= Complete market =

Concept in economics

In economics, a complete market ( Arrow-Debreu market or complete system of markets) is a market with two conditions:

1. Negligible transaction costs and therefore also perfect information,
2. Every asset in every possible state of the world has a price.

In such a market, the complete set of possible bets on future states of the world can be constructed with existing assets without friction. Here, goods are state-contingent; that is, a good includes the time and state of the world in which it is consumed. For instance, an umbrella tomorrow if it rains is a distinct good from an umbrella tomorrow if it is clear. The study of complete markets is central to state-preference theory. The theory can be traced to the work of Kenneth Arrow (1964), Gérard Debreu (1959), Arrow & Debreu (1954) and Lionel McKenzie (1954). Arrow and Debreu were awarded the Nobel Memorial Prize in Economics (Arrow in 1972, Debreu in 1983), largely for their work in developing the theory of complete markets and applying it to the problem of general equilibrium.

== States of the world ==
A state of the world is a complete specification of the values of all relevant variables over the relevant time horizon.
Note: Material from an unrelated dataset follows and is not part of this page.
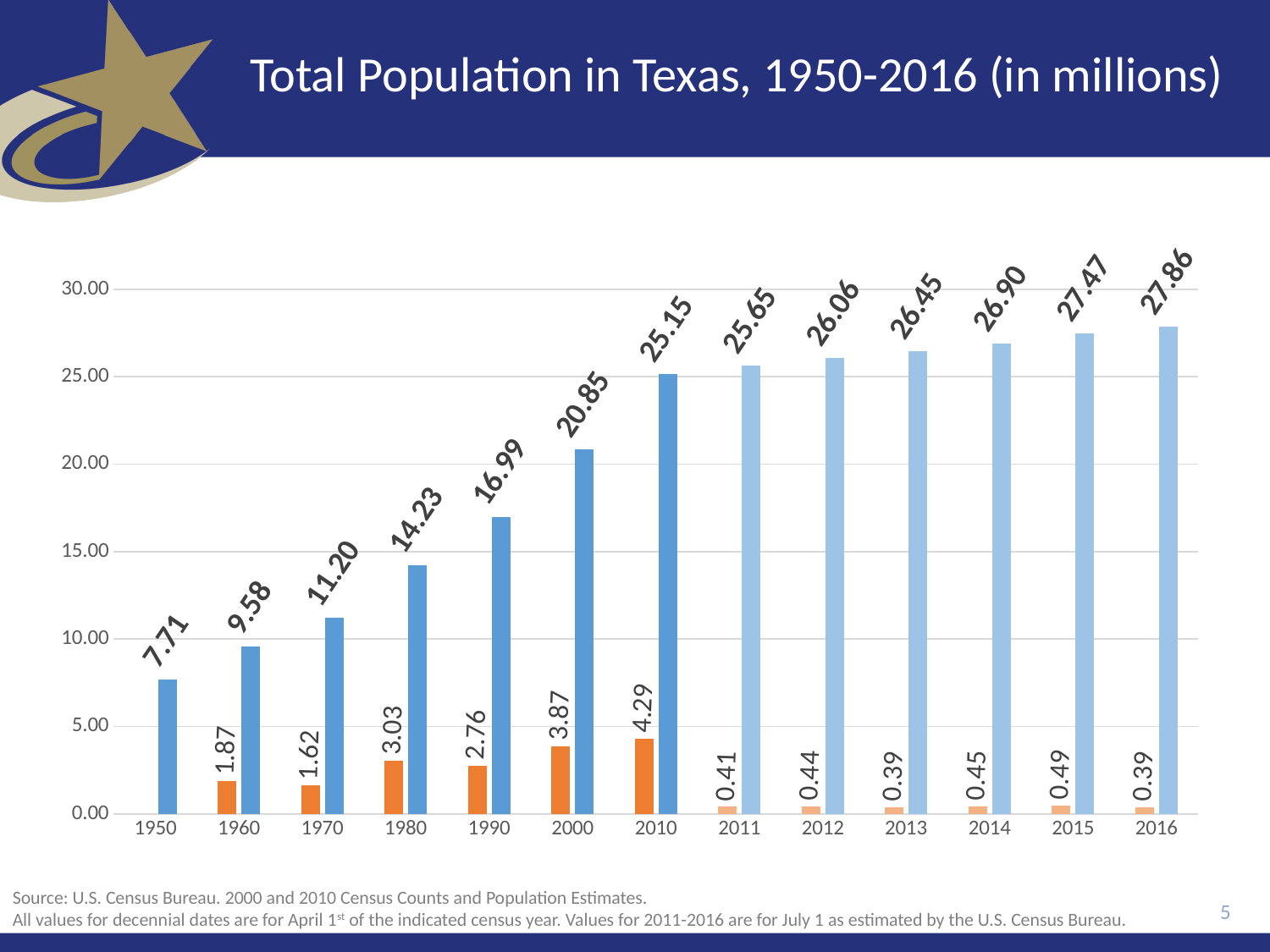
Which year has the highest total population value? 2016 Is the total population value for 1980 greater or less than 15.00? less How many years are shown on the x axis? 13 What is the value of the orange bar for 2010? 4.29 Do the total population values rise or fall from 1950 to 2016? rise What is the difference between the total population values for 2010 and 2000? 4.30 Which is larger, the orange bar value for 2000 or for 1990? 2000 What is the value of the orange bar for 2013? 0.39 What kind of chart is shown on the slide? bar chart Which year has the lowest total population value? 1950 What is the total population value shown for 2016? 27.86 What is the total population value shown for 1950? 7.71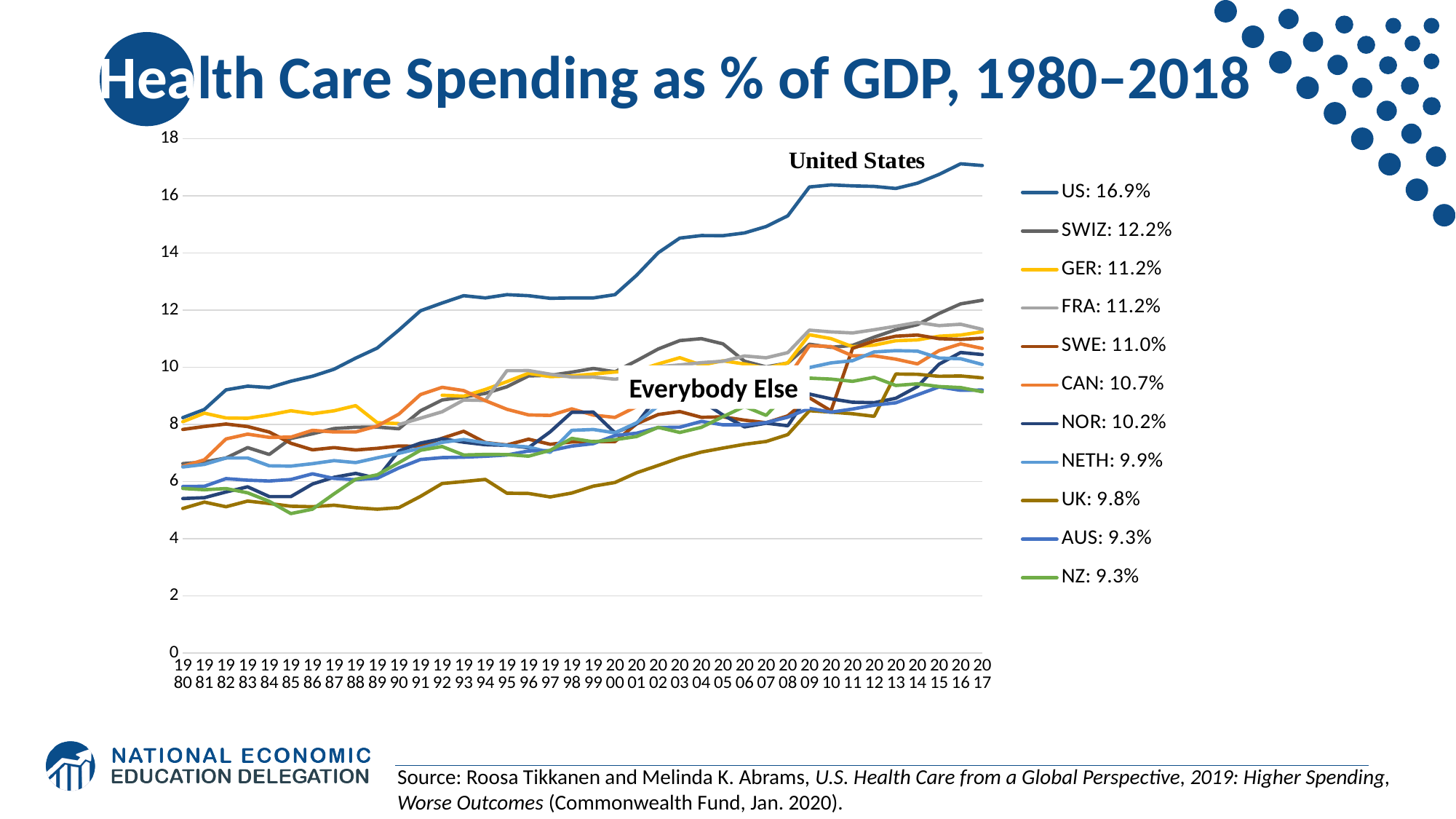
How many series does the legend list? 11 What value does the legend give for CAN? 10.7% Does the United States line rise or fall from 1980 to 2017? rises What value does the legend give for the UK? 9.8% What is the title of the chart? Health Care Spending as % of GDP, 1980–2018 Which has the larger legend value, SWE or CAN? SWE What is the difference between the legend values for the US and SWIZ? 4.7 percentage points What kind of chart is shown on the slide? line chart What value does the legend give for the US? 16.9% What value does the legend give for SWIZ? 12.2% Which country has the highest value in the legend? US Is the value for the United States in 2017 greater or less than 16? greater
A state-contingent claim, or state claim, is a contract whose future payoffs depend on future states of the world. For example, suppose you can bet on the outcome of a coin toss. If you guess the outcome correctly, you will win one dollar, and otherwise you will lose one dollar. A bet on heads is a state claim, with payoff of one dollar if heads is the outcome, and payoff of negative one dollar if tails is the outcome. "Heads" and "tails" are the states of the world in this example. A state-contingent claim can be represented as a payoff vector with one element for each state of the world, e.g. (payoff if heads, payoff if tails). So a bet on heads can be represented as ($1, −$1) and a bet on tails can be represented as (−$1, $1). Notice that by placing one bet on heads and one bet on tails, you have a state-contingent claim of ($0, $0); that is, the payoff is the same regardless of which state of the world occurs.

== Dynamically-complete market ==
In order for a market to be complete, it must be possible to instantaneously enter into any position regarding any future state of the market.